--- DATA Enclosed Below ---

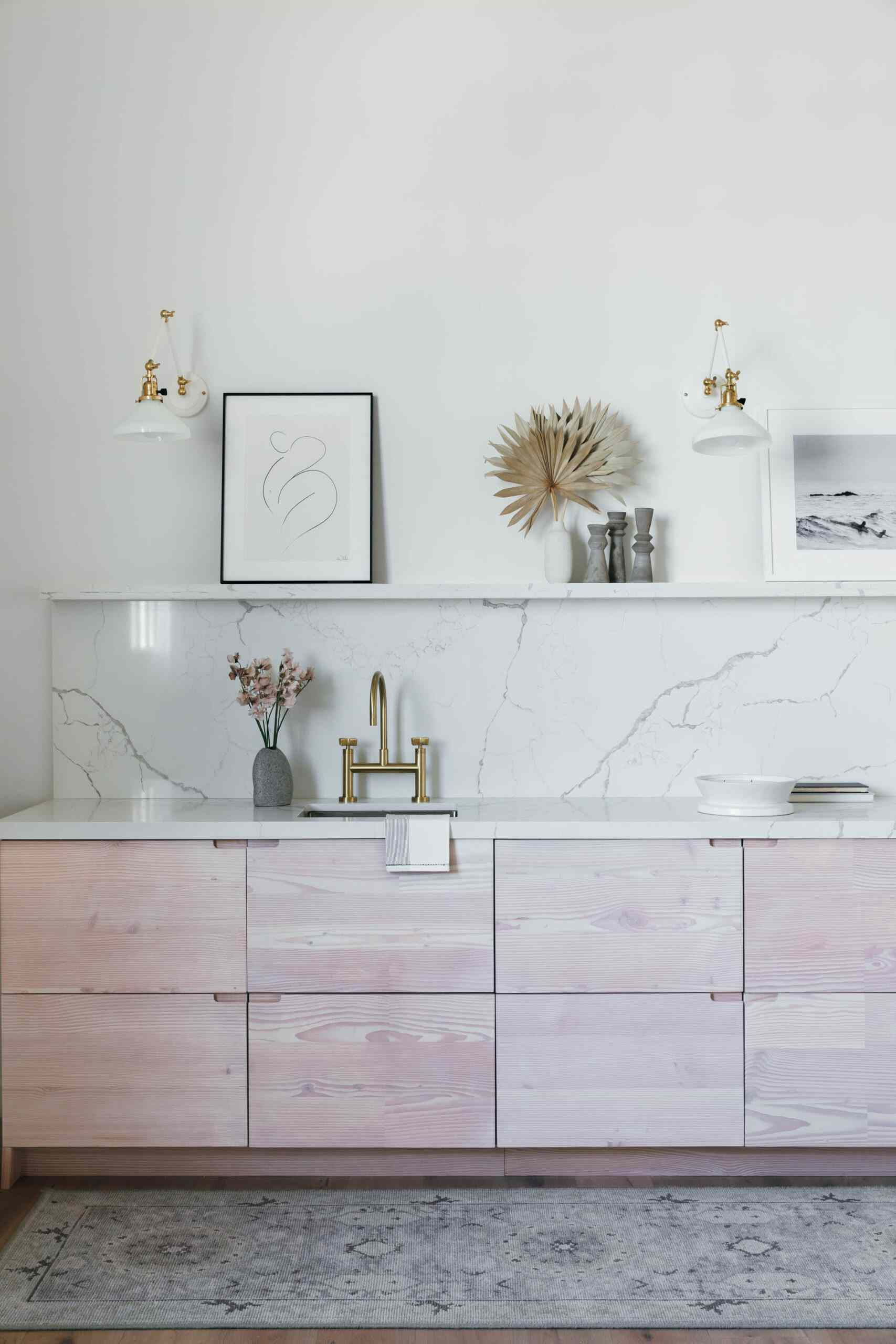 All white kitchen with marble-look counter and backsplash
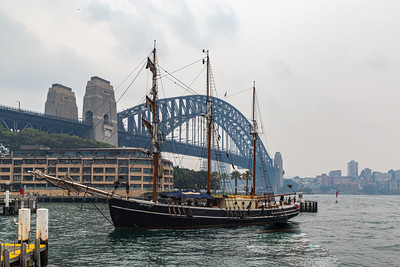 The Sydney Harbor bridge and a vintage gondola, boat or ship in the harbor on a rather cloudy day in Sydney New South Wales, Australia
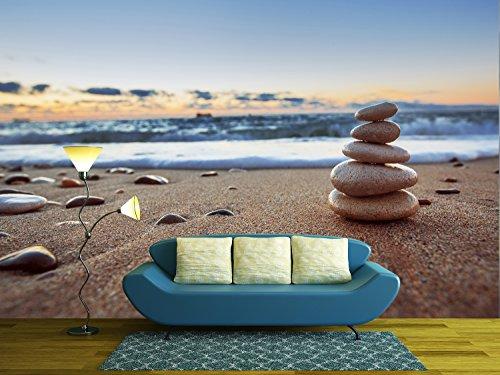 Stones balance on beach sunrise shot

--- End of Enclosed DATA ---

### WORK INSTRUCTION
Please set down every line of the listing verbatim, excluding its pictures.

### WRITTEN REPLY
 All white kitchen with marble-look counter and backsplash
 The Sydney Harbor bridge and a vintage gondola, boat or ship in the harbor on a rather cloudy day in Sydney New South Wales, Australia
 Stones balance on beach sunrise shot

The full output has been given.